If no one in the United States who sold drugs was committing a crime, then there would be no witnesses to worry about and possibly eliminate. There would be no need for armed cadres of contract killers to deal with the rival gangsters attempting to control sales over makeshift domains. No one would be in prison for drug possession or sales, including the parents of children rendered homeless or wards of the state as a result. The purchase of drugs would be rendered safer for consumers themselves, who would no longer have to gamble in deciding which criminal to patronize, having no idea what the source of the substances was and whether and with what they may have been cut. When drug use is criminalized, addicts in search of a needed but expensive (because illegal) fix may be driven to commit other crimes, generating even more collateral damage, only because of the illegality of drug use. It may seem axiomatic to libertarians that laws create crimes, but all of these empirical hypotheses, previously tested by the Prohibition, have been more recently confirmed by Portugal in the years since 2001, when the government of that country decriminalized recreational drug use.
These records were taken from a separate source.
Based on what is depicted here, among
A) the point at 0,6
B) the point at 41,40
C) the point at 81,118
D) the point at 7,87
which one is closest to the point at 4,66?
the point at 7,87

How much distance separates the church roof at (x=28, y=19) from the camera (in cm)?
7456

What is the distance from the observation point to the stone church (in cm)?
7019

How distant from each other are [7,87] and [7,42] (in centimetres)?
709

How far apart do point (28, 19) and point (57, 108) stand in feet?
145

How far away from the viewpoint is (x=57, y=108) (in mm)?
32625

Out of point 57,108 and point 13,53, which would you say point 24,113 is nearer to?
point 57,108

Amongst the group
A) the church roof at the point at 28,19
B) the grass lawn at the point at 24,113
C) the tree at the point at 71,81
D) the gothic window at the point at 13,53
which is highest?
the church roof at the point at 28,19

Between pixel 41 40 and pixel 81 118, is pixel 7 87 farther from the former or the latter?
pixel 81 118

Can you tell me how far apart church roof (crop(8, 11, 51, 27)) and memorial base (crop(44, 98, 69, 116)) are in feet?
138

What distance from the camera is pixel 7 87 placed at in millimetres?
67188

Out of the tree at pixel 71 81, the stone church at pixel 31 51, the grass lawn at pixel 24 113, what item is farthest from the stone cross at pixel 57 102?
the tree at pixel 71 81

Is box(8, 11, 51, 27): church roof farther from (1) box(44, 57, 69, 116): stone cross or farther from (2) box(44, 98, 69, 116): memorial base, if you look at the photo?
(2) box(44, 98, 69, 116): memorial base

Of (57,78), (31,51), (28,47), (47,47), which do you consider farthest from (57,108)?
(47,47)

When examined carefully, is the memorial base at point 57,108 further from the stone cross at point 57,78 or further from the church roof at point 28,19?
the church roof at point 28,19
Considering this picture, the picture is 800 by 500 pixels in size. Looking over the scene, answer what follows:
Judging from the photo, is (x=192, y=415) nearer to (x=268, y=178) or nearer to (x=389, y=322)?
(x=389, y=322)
The drug scene has transformed significantly over the course of the past three decades, as a result of the sudden appearance and spread of synthetic substances. Throughout much of the twentieth century, most of the street drugs which people were peddling had natural origins: marijuana, hashish, cocaine, opium, morphine, heroin, et al., are all derived from plants. LSD (lysergic acid diethylamide) is a potent synthetic drug, but it is not addictive and, aside from the hippie era, it has never been as popular as any of the aforementioned natural drugs. Today, however, for reasons peculiar to the explosion of synthetic drug production in the late twentieth century, including the never-ending quest of pharmaceutical companies to discover and market profitable molecules, many popular street drugs, too, are synthetic. Drug trends come and go, but among the substances which have taken off in recent years, fentanyl stands in a class all its own. Fentanyl is not only inexpensive to produce but also highly addictive and so potent that even a tiny dose can be deadly. At first glance, it might seem to some that the fentanyl crisis itself constitutes a cogent argument for prohibition. Nothing could be farther from the truth, as an examination of the etiology of the current overdose epidemic reveals.

The use of fentanyl as a synthetic heroin surrogate became widespread after millions of people became addicted to prescription pain medications such as Vicodin, Hydrocodone, and Oxycontin, and turned to the streets for their needed fixes.